Réflexions hebdomadaires sur les principaux évènements financiers, institutionnels ou règlementaires, aux Etats-Unis.

 Sommaire

Conjoncture

  • La croissance du PIB au T2 2023 est légèrement révisée à la baisse
  • L’inflation totale augmente du fait d’un effet de base mais sa composante sous-jacente diminue
  • Le marché du travail poursuit son ralentissement

Politiques macroéconomiques

  • Fitch dégrade la notation de la dette souveraine américaine de AAA à AA+
  • La Fed se montre déterminée à faire reculer l’inflation tout en signalant les risques d’un resserrement excessif ou insuffisant

Services financiers

  • La Fed, la FDIC et l’OCC proposent de nouvelles règles pour la résolution des banques
  • La SEC finalise sa réforme des hedge funds et des fonds de capital-investissement
  • Les agences Moody’s et S&P dégradent la notation de crédit de plusieurs banques
  • PayPal annonce le lancement d’un stablecoin
  • Une décision de justice pourrait faciliter la création d’ETF investis en crypto-actifs

Situation des marchés

Brèves

 

Conjoncture

 

La croissance du PIB au T2 2023 est légèrement révisée à la baisse

Selon la 2ème estimation du Bureau of Economic Analysis (BEA), le PIB des États-Unis a augmenté de +0,5 % au 2ème trimestre 2023 (+2,1 % en rythme annualisé) contre +0,6 % (+2,4 %) dans l’estimation préliminaire. Au 2ème trimestre, le PIB américain est supérieur de +6,1 % à son niveau prépandémique (4ème trimestre 2019). Lors de la 2ème estimation, la révision à la baisse de l’investissement privé, des variations des stocks, et du solde commercial a été partiellement compensée par une révision à la hausse de la consommation et de l’investissement publics.

_Items fournis_.
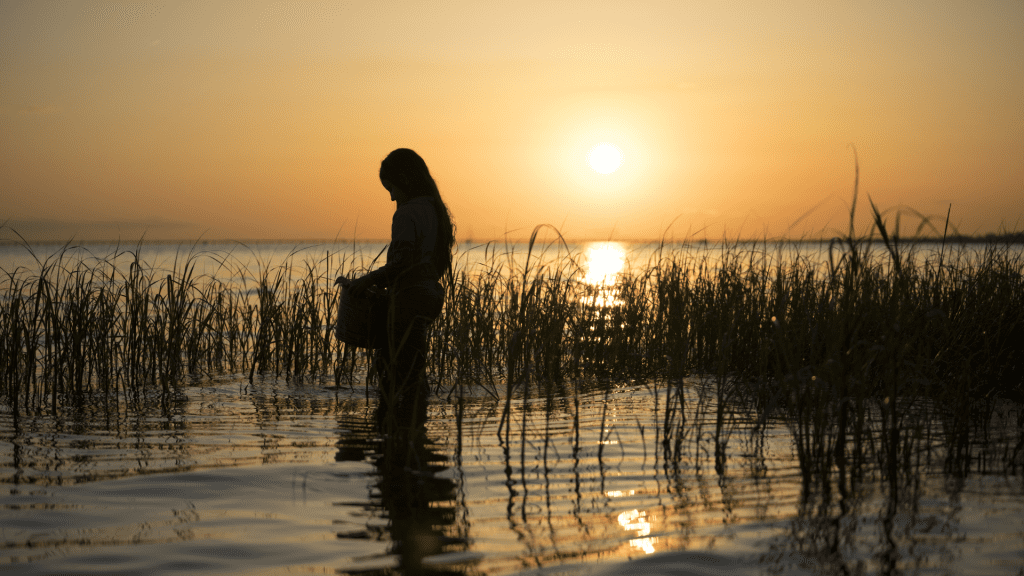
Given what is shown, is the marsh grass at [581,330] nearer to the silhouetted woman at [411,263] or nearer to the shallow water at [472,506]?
the silhouetted woman at [411,263]

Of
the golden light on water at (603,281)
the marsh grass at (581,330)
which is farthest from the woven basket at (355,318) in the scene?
the golden light on water at (603,281)

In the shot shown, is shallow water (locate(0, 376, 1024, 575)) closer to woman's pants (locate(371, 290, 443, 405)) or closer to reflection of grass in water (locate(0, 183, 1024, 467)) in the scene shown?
woman's pants (locate(371, 290, 443, 405))

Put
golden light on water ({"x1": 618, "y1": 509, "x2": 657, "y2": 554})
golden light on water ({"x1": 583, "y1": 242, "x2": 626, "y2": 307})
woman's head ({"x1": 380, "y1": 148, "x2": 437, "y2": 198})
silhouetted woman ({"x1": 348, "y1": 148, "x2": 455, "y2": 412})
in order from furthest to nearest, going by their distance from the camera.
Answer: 1. golden light on water ({"x1": 583, "y1": 242, "x2": 626, "y2": 307})
2. woman's head ({"x1": 380, "y1": 148, "x2": 437, "y2": 198})
3. silhouetted woman ({"x1": 348, "y1": 148, "x2": 455, "y2": 412})
4. golden light on water ({"x1": 618, "y1": 509, "x2": 657, "y2": 554})

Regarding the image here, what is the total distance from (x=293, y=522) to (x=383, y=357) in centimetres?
204

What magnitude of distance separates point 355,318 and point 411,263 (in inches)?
19.9

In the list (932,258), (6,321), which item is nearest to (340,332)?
(6,321)

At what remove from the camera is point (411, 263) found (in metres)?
4.37

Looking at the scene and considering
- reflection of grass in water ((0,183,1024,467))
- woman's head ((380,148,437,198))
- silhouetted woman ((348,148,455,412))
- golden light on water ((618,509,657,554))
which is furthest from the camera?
reflection of grass in water ((0,183,1024,467))

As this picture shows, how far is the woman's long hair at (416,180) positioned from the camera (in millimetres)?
4453

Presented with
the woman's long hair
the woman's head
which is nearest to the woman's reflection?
the woman's long hair

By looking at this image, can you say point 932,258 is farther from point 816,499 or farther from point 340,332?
point 340,332

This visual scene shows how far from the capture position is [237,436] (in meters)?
3.96

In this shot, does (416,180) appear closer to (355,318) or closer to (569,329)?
(355,318)

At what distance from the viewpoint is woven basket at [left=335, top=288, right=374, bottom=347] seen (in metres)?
4.48
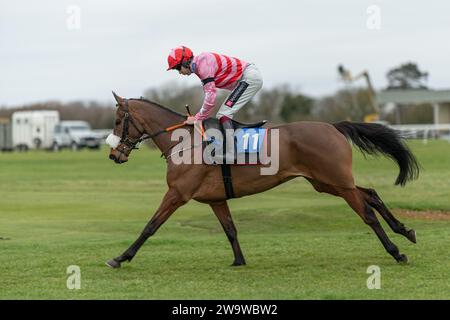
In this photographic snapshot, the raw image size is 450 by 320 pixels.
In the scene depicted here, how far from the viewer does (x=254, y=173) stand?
12086mm

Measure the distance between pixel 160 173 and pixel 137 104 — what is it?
25006mm

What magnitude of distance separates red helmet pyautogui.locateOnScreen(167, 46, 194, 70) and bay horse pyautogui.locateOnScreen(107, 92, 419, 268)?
2.95 feet

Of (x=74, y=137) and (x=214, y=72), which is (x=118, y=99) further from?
(x=74, y=137)

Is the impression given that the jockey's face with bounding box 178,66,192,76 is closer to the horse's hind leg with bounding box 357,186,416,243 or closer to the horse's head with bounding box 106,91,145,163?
the horse's head with bounding box 106,91,145,163

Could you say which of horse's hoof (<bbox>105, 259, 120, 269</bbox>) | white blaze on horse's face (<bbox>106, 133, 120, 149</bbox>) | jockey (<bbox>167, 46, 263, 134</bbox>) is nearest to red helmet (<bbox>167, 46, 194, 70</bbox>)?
jockey (<bbox>167, 46, 263, 134</bbox>)

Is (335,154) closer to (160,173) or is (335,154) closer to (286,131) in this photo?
(286,131)

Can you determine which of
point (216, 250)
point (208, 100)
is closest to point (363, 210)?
point (208, 100)

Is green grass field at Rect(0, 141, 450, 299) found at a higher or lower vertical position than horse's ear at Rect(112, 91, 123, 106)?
lower

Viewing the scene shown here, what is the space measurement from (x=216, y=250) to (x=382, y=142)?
10.1 feet

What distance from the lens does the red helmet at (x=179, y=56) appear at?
1190 centimetres

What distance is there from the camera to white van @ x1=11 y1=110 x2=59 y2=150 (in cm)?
7550

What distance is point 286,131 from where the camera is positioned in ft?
39.5
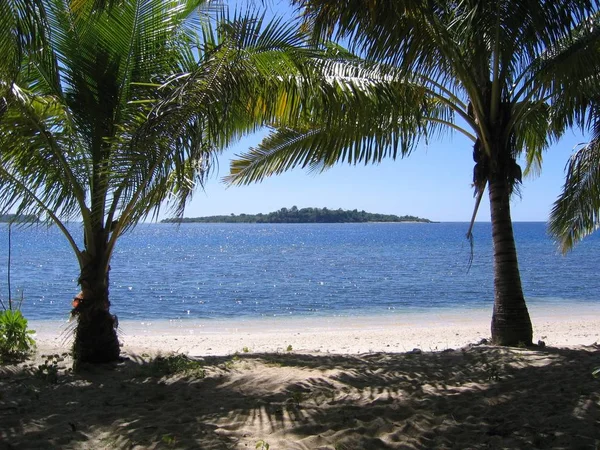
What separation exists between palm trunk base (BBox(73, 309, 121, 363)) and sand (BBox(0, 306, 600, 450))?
0.68 ft

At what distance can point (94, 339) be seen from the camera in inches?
242

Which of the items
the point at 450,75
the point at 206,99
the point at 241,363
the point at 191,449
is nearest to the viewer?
the point at 191,449

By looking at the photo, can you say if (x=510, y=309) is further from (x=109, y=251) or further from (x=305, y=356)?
(x=109, y=251)

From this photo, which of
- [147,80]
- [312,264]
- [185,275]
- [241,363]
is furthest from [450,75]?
[312,264]

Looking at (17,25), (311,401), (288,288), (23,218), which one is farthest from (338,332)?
(288,288)

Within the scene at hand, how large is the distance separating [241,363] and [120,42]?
3778 millimetres

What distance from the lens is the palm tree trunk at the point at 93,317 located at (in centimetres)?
613

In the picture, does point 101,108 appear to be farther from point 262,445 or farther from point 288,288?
point 288,288

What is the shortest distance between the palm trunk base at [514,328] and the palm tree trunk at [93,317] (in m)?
4.59

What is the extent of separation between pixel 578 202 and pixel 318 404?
677cm

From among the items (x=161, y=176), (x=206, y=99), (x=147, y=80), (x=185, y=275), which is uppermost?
(x=147, y=80)

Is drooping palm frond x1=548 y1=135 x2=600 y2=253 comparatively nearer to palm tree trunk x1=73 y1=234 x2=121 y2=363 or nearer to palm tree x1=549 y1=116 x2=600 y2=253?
palm tree x1=549 y1=116 x2=600 y2=253

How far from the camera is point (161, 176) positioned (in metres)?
5.54

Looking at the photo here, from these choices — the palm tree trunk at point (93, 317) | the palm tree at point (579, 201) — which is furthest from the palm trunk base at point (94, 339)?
the palm tree at point (579, 201)
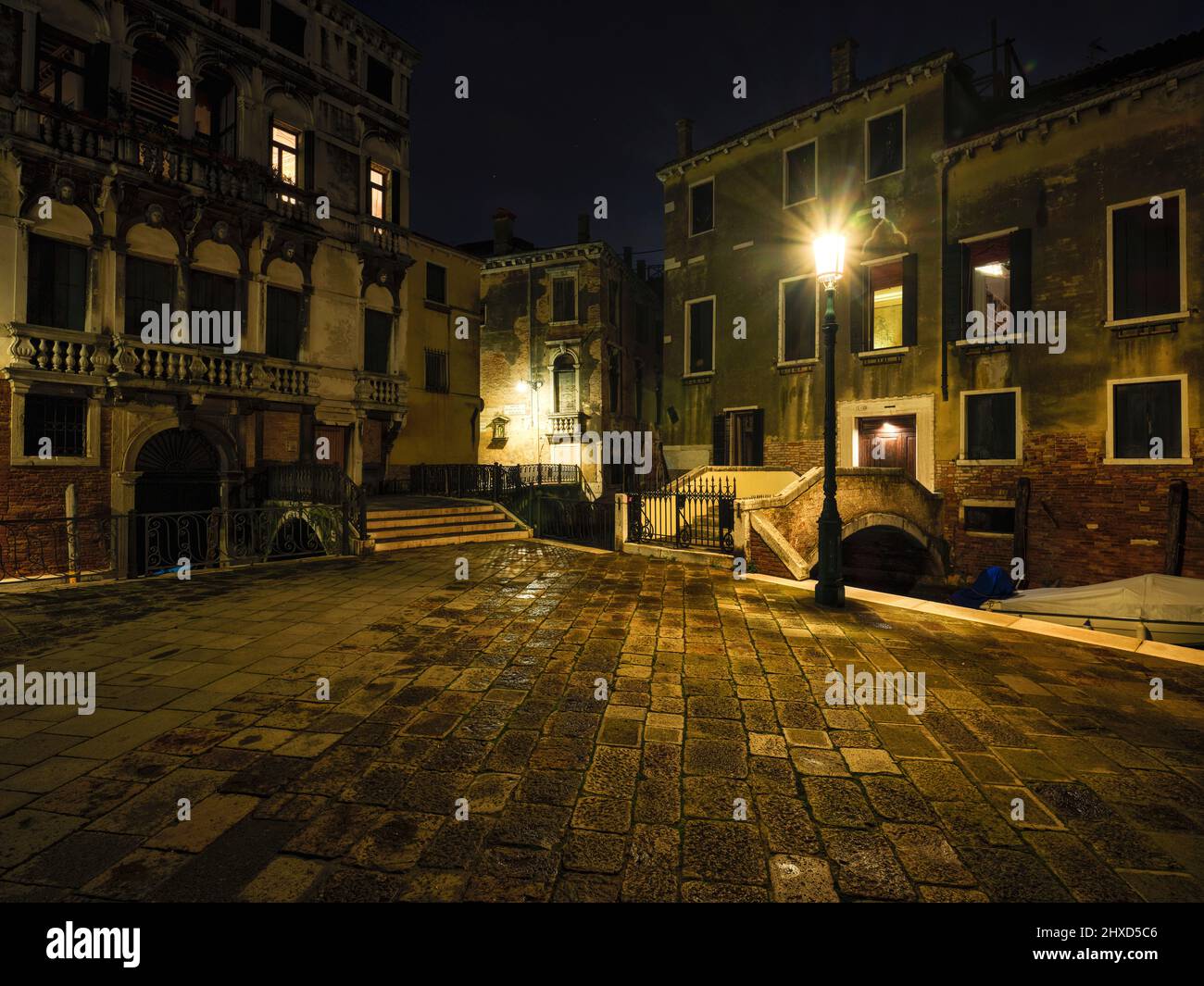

_Objectif 1_. Reprenez l'extrait de « Selon la 2ème » à « de l’investissement publics. » en changeant « PIB » en « produit intérieur brut ».
_Objectif 2_.
Répondez brièvement à ces questions sur l'extrait :
(a) Quelle agence a dégradé la notation de la dette souveraine américaine, et de quel niveau à quel niveau ?
(b) Quelle entreprise annonce le lancement d'un stablecoin ?
(c) Au 2ème trimestre 2023, de combien le PIB américain dépasse-t-il son niveau prépandémique ?
Les items forment un matériau à part, distinct de l'extrait.

_Réponse complète 1_.
Selon la 2ème estimation du Bureau of Economic Analysis (BEA), le produit intérieur brut des États-Unis a augmenté de +0,5 % au 2ème trimestre 2023 (+2,1 % en rythme annualisé) contre +0,6 % (+2,4 %) dans l’estimation préliminaire. Au 2ème trimestre, le produit intérieur brut américain est supérieur de +6,1 % à son niveau prépandémique (4ème trimestre 2019). Lors de la 2ème estimation, la révision à la baisse de l’investissement privé, des variations des stocks, et du solde commercial a été partiellement compensée par une révision à la hausse de la consommation et de l’investissement publics.

_Réponse complète 2_.
(a) Fitch, de AAA à AA+.
(b) PayPal.
(c) De +6,1 %.